Problems and tasks:
1. Duplicate the passage of the Taste of Culver article, starting at "The band has gone" and ending at "and greater exposure.".
2. In the Taste of Culver article, what hours of the festival will the band's music be heard?

Excerpted text:
----

Asked what Taste of Culver attendees can expect to hear on July 8, guitarist Justin Ross explained that the band has "an eclectic style. Our roots are New Orleans jazz and funk, but you'll also hear some reggae, lots of 1970s funk. You might hear something along the lines of the Dirty Dozen Brass Band, then some 70s soul and reggae, to swing, to a blues shuffle that you might hear on Bourbon Street...the horns are definitely front-line, and there's definitely a jazz influence. Both Chris (Oliver) and I have degrees in jazz, and Mark Gamble's first love is jazz."

The band has gone over quite well and venues such as the Seahorse in South Bend and the Mishawaka Brewing Company, and it looks as if they're headed for bigger venues and greater exposure.

Some of that exposure, at least locally, will take place at the Taste of Culver, where the band's music can be heard throughout the 11am to 3pm hours of the festival. They will be playing onstage at the north end of the festival on Main Street, outside the Culver-Union Twp. Public Library in downtown Culver. For more information, interested persons are encouraged to contact the library at (574) 842-2941, aheath@culver.lib.in.us, or visit the library's web-site at www.culver.lib.in.us - WTCA-Kathy Bottorff


Discography

Hoodoo Groove: "Live at the Brew Pub"

----

Available data:
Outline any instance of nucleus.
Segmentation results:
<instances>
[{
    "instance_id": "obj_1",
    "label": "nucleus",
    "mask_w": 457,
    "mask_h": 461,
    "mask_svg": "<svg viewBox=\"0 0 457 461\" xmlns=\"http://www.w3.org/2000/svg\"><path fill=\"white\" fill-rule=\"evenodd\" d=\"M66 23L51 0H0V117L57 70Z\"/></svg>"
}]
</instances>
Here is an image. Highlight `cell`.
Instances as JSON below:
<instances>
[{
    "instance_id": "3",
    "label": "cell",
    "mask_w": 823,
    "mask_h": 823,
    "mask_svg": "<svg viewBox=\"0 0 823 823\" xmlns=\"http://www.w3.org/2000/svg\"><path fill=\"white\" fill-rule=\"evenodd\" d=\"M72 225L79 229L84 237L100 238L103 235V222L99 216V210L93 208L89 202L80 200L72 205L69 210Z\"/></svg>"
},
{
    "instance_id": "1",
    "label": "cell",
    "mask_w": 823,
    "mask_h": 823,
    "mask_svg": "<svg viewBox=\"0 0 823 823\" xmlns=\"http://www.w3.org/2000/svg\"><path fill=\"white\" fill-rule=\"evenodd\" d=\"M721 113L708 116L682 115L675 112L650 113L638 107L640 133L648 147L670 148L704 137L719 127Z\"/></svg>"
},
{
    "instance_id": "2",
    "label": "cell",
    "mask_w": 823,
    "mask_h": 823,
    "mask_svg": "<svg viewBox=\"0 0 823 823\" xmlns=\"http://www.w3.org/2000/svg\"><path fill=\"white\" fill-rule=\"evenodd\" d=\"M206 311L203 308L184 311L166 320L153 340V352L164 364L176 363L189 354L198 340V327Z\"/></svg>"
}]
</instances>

----

Results of the exercise:
1.
The band has gone over quite well and venues such as the Seahorse in South Bend and the Mishawaka Brewing Company, and it looks as if they're headed for bigger venues and greater exposure.

2. From 11am to 3pm.